DOCUMENT SECTION:

Forthcoming Conferences of Interest

NEW TRAJECTORIES IN AUSTRALIAN RESEARCH ON LATE ANTIQUITY AND EARLY CHRISTIAN STUDIES

ACU Melbourne.

On 20-22 April 2022, the Institute for Religion and Critical Inquiry at ACU will be running a three-day symposium titled ‘New Trajectories in Australian Research on Late Antiquity and Early Christian Studies,’ to be held in-person at ACU’s Melbourne campus. The symposium will consist of eight plenary addresses focused on recent grant funded projects in these fields, a number of short paper sessions, and a grant workshop.  The full program and registration form can be found here: https://www.acu.edu.au/research-and-enterprise/our-research-institutes/institute-for-religion-and-critical-inquiry/irci-seminars/becs-seminars/new-trajectories-in-australian-research-on-late-antiquity-and-early-christian-studies.  If you would like to attend the event (in person) please register by April 11 at that  link. For further information please contact becs.events@acu.edu.au.

 

57th INTERNATIONAL CONGRESS ON MEDIEVAL STUDIES

The 57th International Congress on Medieval Studies takes place 9-14 May 2022 at Western Michigan University, Kalamazoo.

MARY JAHARIS CENTER SPONSORED PANEL, 57TH INTERNATIONAL CONGRESS ON MEDIEVAL STUDIES

To encourage the integration of Byzantine studies within the scholarly community and medieval studies in particular, the Mary Jaharis Center for Byzantine Art and Culture seeks proposals for a Mary Jaharis Center sponsored session at the 57th International Congress on Medieval Studies, Western Michigan University, Kalamazoo, May 9–14, 2022. We invite session proposals on any topic relevant to Byzantine studies.

PLEASE NOTE: The 57th International Congress on Medieval Studies will be virtual.

Session proposals must be submitted through the Mary Jaharis Center web site (https://maryjahariscenter.org/sponsored-sessions/57th-international-congress-on-medieval-studies). The deadline for submission is May 18, 2021. Proposals should include:

**Title
**Session abstract (300 words)
**A description of the importance and/or timeliness of the proposed session (100 words)
**Proposed list of session participants (presenters and session presider)
**CV

Applicants will be contacted by May 25, 2021, regarding the status of their proposal. The Mary Jaharis Center will submit the session proposal to the Congress and will keep the organizer informed about the status of the proposal.

If the proposed session is approved, the Mary Jaharis Center will reimburse up to 5 session participants (presenters and presider) for the cost of conference registration. Funding is through reimbursement only; advance funding cannot be provided. Receipts are required for reimbursement.

HISTORIOGRAPHY AND LIFE WRITING IN THE LATE ANTIQUE WORLD

Call for Papers

Proposals for papers are sought for a hybrid conference (participation possible both in person and online) on 16-17 June 2022 exploring the writing of historiography in context of the developments in biographical literature during late antiquity.

DATA ENTRIES:

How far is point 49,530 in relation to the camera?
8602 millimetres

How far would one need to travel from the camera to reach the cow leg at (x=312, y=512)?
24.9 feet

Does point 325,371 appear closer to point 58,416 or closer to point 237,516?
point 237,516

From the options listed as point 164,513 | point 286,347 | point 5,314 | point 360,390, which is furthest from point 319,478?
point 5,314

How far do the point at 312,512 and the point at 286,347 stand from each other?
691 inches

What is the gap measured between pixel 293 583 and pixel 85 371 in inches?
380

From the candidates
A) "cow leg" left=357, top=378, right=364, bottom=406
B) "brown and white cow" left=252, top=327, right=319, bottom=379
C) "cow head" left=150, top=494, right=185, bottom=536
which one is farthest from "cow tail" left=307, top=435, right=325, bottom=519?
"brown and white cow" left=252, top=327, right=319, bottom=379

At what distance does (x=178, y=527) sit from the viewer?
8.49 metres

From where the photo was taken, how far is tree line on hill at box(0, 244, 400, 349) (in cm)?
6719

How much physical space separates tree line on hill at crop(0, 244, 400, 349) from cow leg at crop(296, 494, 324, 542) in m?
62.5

WHAT THE TASK REQUIRES:
In the conference listings, what is the deadline for submitting proposals for the Mary Jaharis Center sponsored session? The records were drawn from a separate source.

SOLUTION:
May 18, 2021.